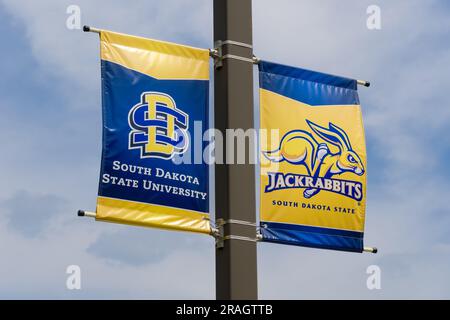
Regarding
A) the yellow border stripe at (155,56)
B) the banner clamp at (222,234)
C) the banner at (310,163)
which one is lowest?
the banner clamp at (222,234)

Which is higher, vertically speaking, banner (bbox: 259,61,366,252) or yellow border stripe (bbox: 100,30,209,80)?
yellow border stripe (bbox: 100,30,209,80)

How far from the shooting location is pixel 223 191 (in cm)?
1073

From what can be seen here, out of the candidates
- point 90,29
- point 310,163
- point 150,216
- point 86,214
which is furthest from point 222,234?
point 90,29

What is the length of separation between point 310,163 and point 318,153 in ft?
0.55

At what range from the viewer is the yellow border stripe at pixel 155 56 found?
10781 mm

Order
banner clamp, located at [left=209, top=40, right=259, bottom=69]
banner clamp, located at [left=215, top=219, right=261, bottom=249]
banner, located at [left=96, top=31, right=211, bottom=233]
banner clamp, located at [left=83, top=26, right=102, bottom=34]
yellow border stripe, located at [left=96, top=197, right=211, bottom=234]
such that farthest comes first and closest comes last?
1. banner clamp, located at [left=209, top=40, right=259, bottom=69]
2. banner clamp, located at [left=83, top=26, right=102, bottom=34]
3. banner clamp, located at [left=215, top=219, right=261, bottom=249]
4. banner, located at [left=96, top=31, right=211, bottom=233]
5. yellow border stripe, located at [left=96, top=197, right=211, bottom=234]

★ ★ ★ ★ ★ ★ ★

Reproduce verbatim the lines of the records above, beginning with the line containing "At what range" and continuing to the end of the records.

At what range from the viewer is the yellow border stripe at pixel 155 56 found?
10781 mm

Order
banner clamp, located at [left=209, top=40, right=259, bottom=69]
banner clamp, located at [left=215, top=219, right=261, bottom=249]
banner, located at [left=96, top=31, right=211, bottom=233]
banner clamp, located at [left=83, top=26, right=102, bottom=34]
yellow border stripe, located at [left=96, top=197, right=211, bottom=234]
such that farthest comes first and closest comes last?
1. banner clamp, located at [left=209, top=40, right=259, bottom=69]
2. banner clamp, located at [left=83, top=26, right=102, bottom=34]
3. banner clamp, located at [left=215, top=219, right=261, bottom=249]
4. banner, located at [left=96, top=31, right=211, bottom=233]
5. yellow border stripe, located at [left=96, top=197, right=211, bottom=234]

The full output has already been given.